## [EXERCISE 1]
In the article on O'Brien's start as Penn State's football coach, which two assistant coaches did he retain from the previous regime?
## [EXERCISE 2]
Write the next portion of the article on O'Brien's start as Penn State's football coach, beginning right after its final sentence.

He seems presidential and accessible at the same time.

The good vibes started at the first press conference, and they haven't stopped.

Ever since O'Brien's Jan. 7 introduction to Nittany Nation - spot-on superb under the most extraordinary of circumstances - he has left positive impressions in his wake, and a firmer foundation at his feet.

Fueling O'Brien's successful-thus-far transition to being The Man Who Replaced Joe Paterno (and The Man Who Inherited PSU Football During The Sandusky Scandal) is his utilization of the new university credo of openness.

Engaging. Dynamic. Straightforward. Transparent. Intelligent. Whether by design or serendipity, O'Brien's persona has come shining through.

We're trying not to get carried away. Yes, eventually, O'Brien will have to get around to, you know, actually coaching.

And if self-promotion were the key to college football coaching success, Lane Kiffin would be Nick Saban instead of Lane Kiffin.

But what O'Brien has done in a short period of time is remarkable. He has taken virtually no missteps: He kept exactly the right two assistant coaches from the previous regime (Larry Johnson Sr. and Ron Vanderlinden, arguably the best position coaches in America), he stuck to his commitment to New England even though it probably harmed his first recruiting class a little bit (which was simply mind-boggling to recruitniks and was mildly criticized in this space, but could benefit PSU long-term by boosting O'Brien's credibility), and he has infused the program with energy - real energy, not Ron Zook-phony energy.

(There has been a little dustup created by the scraggly look of some PSU players, which of course would not be an issue were it not for O'Brien's allowing the media to cover 5:30am workouts and the like. We'll see if O'Brien cracks down on facial hair, etc., once spring ball begins in a month.)

All that, and the promise of an uptempo offense? Nittany Lions fans have reason for optimism.

Visibility, credibility, likeablity. ...

This is all irrelevant if O'Brien and his staff can't bring in excellent recruiting classes; if he can't call a good game, coach-up the quarterbacks and manage a team on game day; if new defensive coordinator Ted Roof can't successfully merge with Johnson and Vanderlinden; if O'Brien can't sing the right tune to the influential boosters and football alums; if he can't lead a coaching staff (remember, he's never been a head coach before); etc.

## [RECORD EXTRACTS]
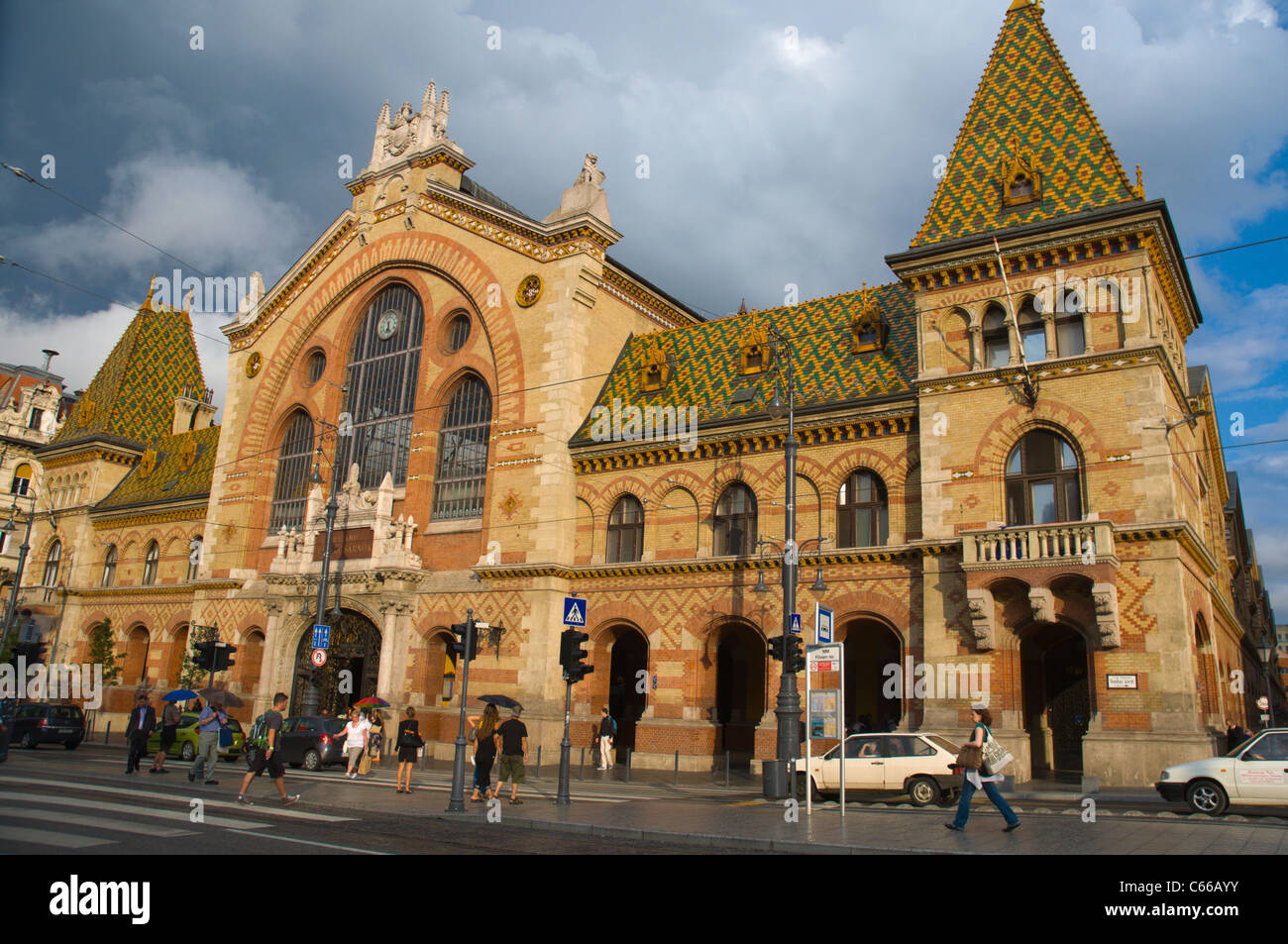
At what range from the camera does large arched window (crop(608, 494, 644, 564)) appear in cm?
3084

---

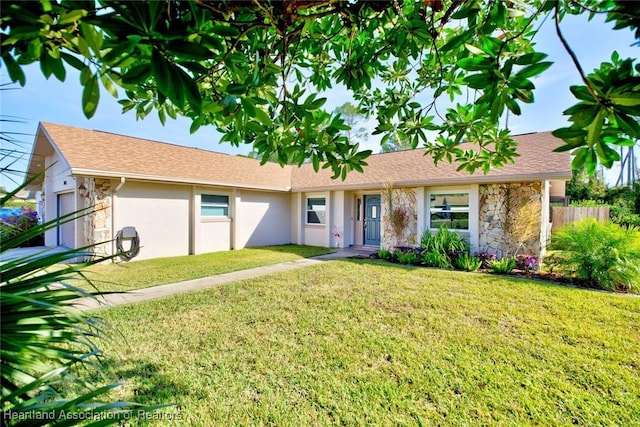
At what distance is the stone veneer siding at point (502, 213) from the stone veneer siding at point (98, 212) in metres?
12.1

--

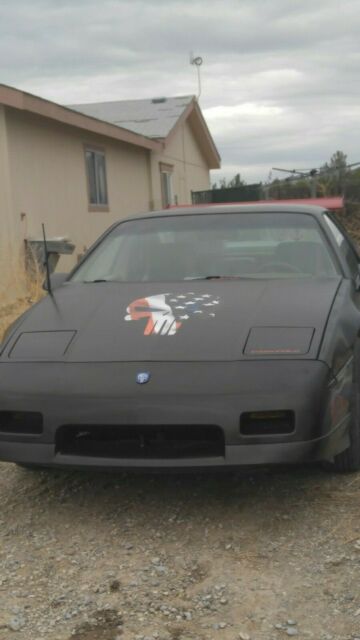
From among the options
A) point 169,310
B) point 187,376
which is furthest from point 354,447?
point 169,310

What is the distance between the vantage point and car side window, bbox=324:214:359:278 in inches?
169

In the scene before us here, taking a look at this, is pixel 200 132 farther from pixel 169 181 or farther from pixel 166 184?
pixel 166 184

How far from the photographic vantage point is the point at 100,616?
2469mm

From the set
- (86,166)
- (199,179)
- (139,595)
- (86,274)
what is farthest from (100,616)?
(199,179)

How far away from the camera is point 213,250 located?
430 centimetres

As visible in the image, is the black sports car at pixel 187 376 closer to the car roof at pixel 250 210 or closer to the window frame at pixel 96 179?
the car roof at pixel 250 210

## [FINAL ANSWER 1]
Larry Johnson Sr. and Ron Vanderlinden.

## [FINAL ANSWER 2]
Then there's Sandusky, and the related turbulence at the school. How long, and how much, might it muck things up for PSU football? Who knows. But O'Brien has handled the subject with aplomb so far. He somehow seems able to acknowledge and mitigate Sandusky at the same time.

O'Brien is proving he might have been the best choice for the job. While no one could be JoePa 2.0, he is demonstrating that O'Brien 1.0 has a chance to be something special.

Ask yourself this: Do you know of a coach who would have done things better so far, been more impressive so far, than O'Brien?

Maybe a big-time, big-name coach might have done more with the 2012 recruiting class, at least in the eyes of the recruiting websites (actual evaluations can't be made for at least 2-3 years). Or might have lured arguably better, or more prominent, assistant coaches.

But looking long-term, has O'Brien done anything that might indicate he isn't up to the task? That he wasn't a great selection?

Would Bob Stoops, or Chris Petersen, or Mark Richt, have been more impressive thus far?

It is way early in the O'Brien Era. Too early to make any concrete judgments. But the way early indicators look good, really good.

Bill O'Brien and Penn State looks like a marriage built to last, and destined to thrive, eventually.